GLM_POISSON
Overview
The GLM_POISSON function fits a Generalized Linear Model (GLM) with a Poisson distribution family, designed specifically for modeling count data. Poisson regression is appropriate when the response variable represents counts of events—such as the number of customer arrivals, defect occurrences, or species observations—where values are non-negative integers.
This implementation uses the statsmodels library’s GLM framework. For complete documentation, see the statsmodels GLM reference and the GLM class API. The source code is available on GitHub.

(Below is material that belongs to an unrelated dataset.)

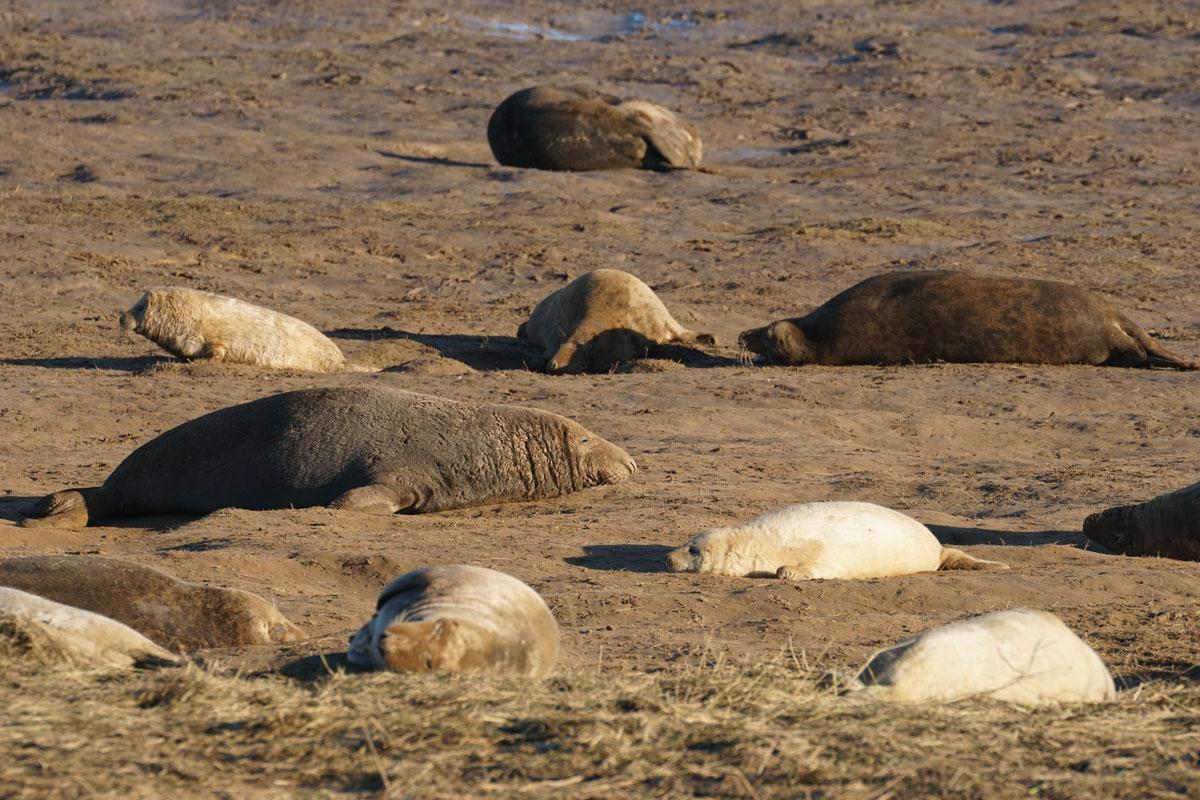 Seal Pups born at Donna Nook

The Poisson distribution assumes that the mean and variance of the response variable are equal. The model relates the expected count \mu to predictor variables through a link function. The canonical link for Poisson regression is the log link:
\log(\mu_i) = \beta_0 + \beta_1 x_{i1} + \beta_2 x_{i2} + \cdots + \beta_p x_{ip}
This function supports three link functions: log (default), identity, and sqrt. The log link ensures predicted counts are always positive and provides easily interpretable coefficients—each unit increase in a predictor multiplies the expected count by e^{\beta}, known as the incidence rate ratio (IRR).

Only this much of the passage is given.